+2
katewisienka 21 lutego 2017 11:14
Po pijackim objeździe Apulii przyszedł czas na Basilicatę. O Materze myślałam od lat, kiedy dorwałam się do bloga Italiabynatalia. Dziewczyna wykonała kawał roboty, a jej opis wykutego w kamieniu miasta był tak sugestywny, że… odpuściłam wizytę. Wydawało mi się, że tam byłam. Włóczyłam się po świecie, co jakiś czas słysząc jednak echa nawoływań z Matery. Aż okazja nadeszła. W październiku wylądowaliśmy w Apulii, a skoro to tak blisko…



… to musiałam stanąć oko w oko z najstarszymi slumsami Europy. Ich historia dobrze mnie zakręciła. Bo Matera to jedno z najstarszych miast świata. Sassi, czyli wykute w skałach dzielnice jaskiń przypominają inne skalne miasta. Różni je tylko jedno. Są adresem, nie skansenem.



Nie będę opisywać z detalami historii miasta, Natalia zrobiła to epicko. W skrócie: Materę „odkryto” w latach 30-tych XX wieku i okrzyknięto największym wstydem Włoch. Okazało się, że w odciętym od świata, wykutym w skałach mieście mieszkają niemal współcześni Flinstonowie. Żyją ze zwierzętami, nie mają wody ani elektryczności. W Bolonii Maserati prezentował samochód wyścigowy, a w Materze ludzie uprawiali czary, chorowali na jaglicę, dezynterię i malarię. Śmiertelność wśród niemowląt wynosiła fifty – fifty. Ogólnie słabo.



Wybuchł skandal, ludziom postanowiono zrobić dobrze i przesiedlić ich tam, gdzie dobrobyt i cywilizacja. Ale nie wyszło. Bo nauczeni żyć blisko tęsknili. Do grot, wspólnych podwórek i sąsiadów. Uciekali więc cichaczem, aż w latach 80-tych władze w końcu zrozumiały, że to nie przejdzie. Wdrożono program zagospodarowania Sassi na nowo. Warunek był jeden: remont. I ludzie wrócili.

ZADANIE PISEMNE 1:
Wypisz wszystko, za czym według wpisu o Materze tęsknili przesiedleni mieszkańcy.
ZADANIE PISEMNE 2:
Wznów wpis o Materze tam, gdzie się urywa, i dopisz jego dalszy ciąg.
Dane zamieszczone dalej pochodzą z innego źródła.

ZEBRANY MATERIAŁ:
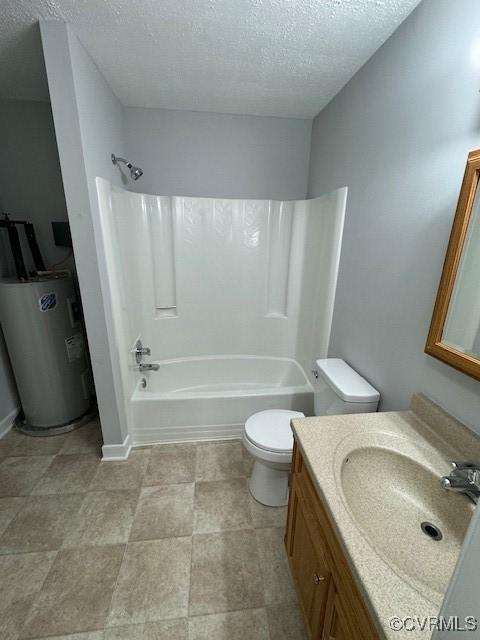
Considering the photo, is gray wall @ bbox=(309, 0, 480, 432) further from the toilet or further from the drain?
the drain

WYNIK KOŃCOWY 1:
Groty, wspólne podwórka, sąsiedzi.

WYNIK KOŃCOWY 2:
Matera dziś to już inna bajka. UNESCO, kawiarenki, Europejska Stolica Kultury 2019. Czapki z głów. Jest kanalizacja, bieżąca woda, i prąd, i turyści. Ale bez przegięć. Jest i autentyzm. W podwórkach stoją Vespy. Na sznurach dosychają pantaloni. W powietrzu czuć mieszaninę obiadów, kawy, wilgoci i historii. Jest klimat. Jest moc. Dla mnie to numer 1 tego wyjazdu.





Ale Basilicata to nie tylko Matera. To rolnictwo i Apeniny, w których szczytach skrywają się podniebne wioski. Takie jak Castelmezzano. Z Matery poturlaliśmy się właśnie tam. Do miejsca zamieszkałego przez blisko tysiąc szczęściarzy zawieszonych między górami, niebem a przepaścią. Oddalonych dziesiątki serpentyn od smogu, haseł do wifi czy polityki. Miejsca, o którym polityka nawiasem mówiąc też nie pamięta. To zresztą problem całego włoskiego południa. A tu dodatkowo trzeba zadbać o drewno i przetwory na zimę, ale jest czas na brydżyka i pytlowanie w bramie.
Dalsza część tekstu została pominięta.